Frontend development

please check the README.md in ./frontend

Troubleshooting

I change code but nothing changes

Are you coming from a PHP background? Node.js and many other languages basically need to be restarted to reflect code changes (some frameworks like zeit/micro-dev can do that automatically). When you run in Docker, you can restart them with docker-compose restart <container>

There are no news in the rss reader

We're storing all news that have been fetched from an RSS feed in Elasticsearch. On platform.sh that happens through cron. On your local environment you're on your own :) Execute the rssreader/bin/readFeeds.js file to populate the database. Make sure to copy the .env.dist file to a local .env file. You can also execute it directly in your environment's instance by sshing into it (platform ssh)

Beware of CORS!

Since we're connecting all microservices from the client side, they must send appropriate CORS headers on every request. This cannot be handled transparently by the platform.sh proxies so you have to take care on your own.
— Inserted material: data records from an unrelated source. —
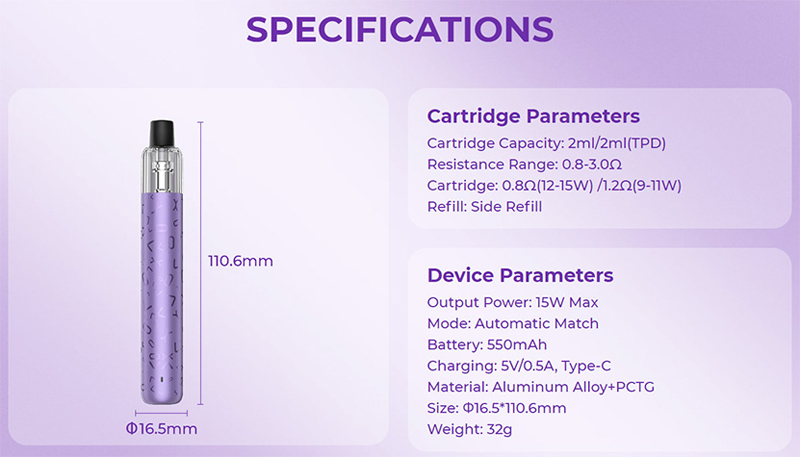 SPECIFICATIONS

110.6mm

Φ16.5mm

Cartridge Parameters
Cartridge Capacity: 2ml/2ml(TPD)
Resistance Range: 0.8-3.0Ω
Cartridge: 0.8Ω(12-15W) /1.2Ω(9-11W)
Refill: Side Refill

Device Parameters
Output Power: 15W Max
Mode: Automatic Match
Battery: 550mAh
Charging: 5V/0.5A, Type-C
Material: Aluminum Alloy+PCTG
Size: Φ16.5*110.6mm
Weight: 32g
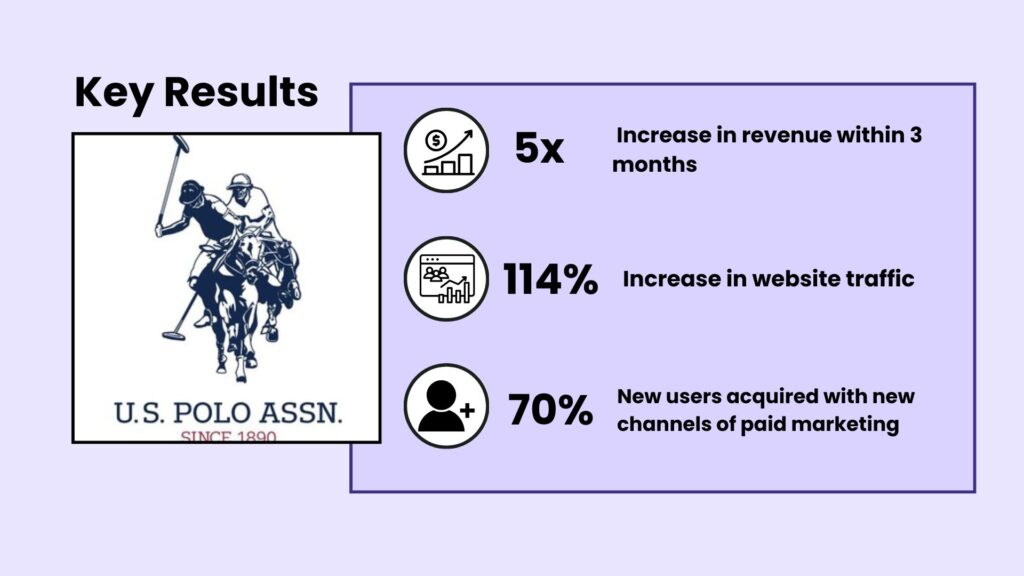 Key Results

U.S. POLO ASSN.
SINCE 1890

5x Increase in revenue within 3 months

114% Increase in website traffic

70% New users acquired with new channels of paid marketing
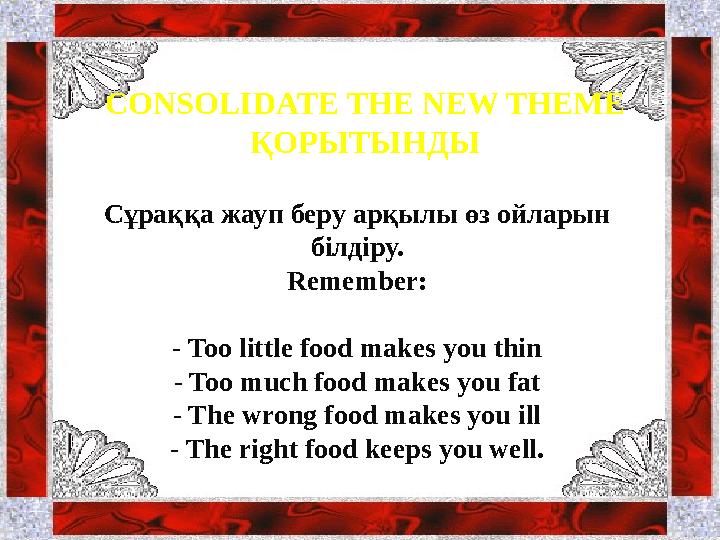 CONSOLIDATE THE NEW THEME
ҚОРЫТЫНДЫ

Сұраққа жауп беру арқылы өз ойларын білдіру.
Remember:

- Too little food makes you thin
- Too much food makes you fat
- The wrong food makes you ill
- The right food keeps you well.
If you write an express app, checkout their cors middleware, if you're in PHP nelmio/cors is your best friend but you can also set the headers manually (see rssreader/index.js). For the time being it's toally fine to set the Access-Control-Allow-Origin header to * but that of cors( :P ) must be changed when going live for real.

I'm getting certificate warnings on all https endpoints :(

Have you tried shutting it off and on again? In platform.sh terms that's a platform redeploy. By issuing that command new certificate challenges are executed against Lets Encrypt.

Error: watch ... ENOSPC

Uhoh, you ran out of system resources (node_modules, Visual Studio and Docker together can run into this pretty soon). Check this StackOverflow question.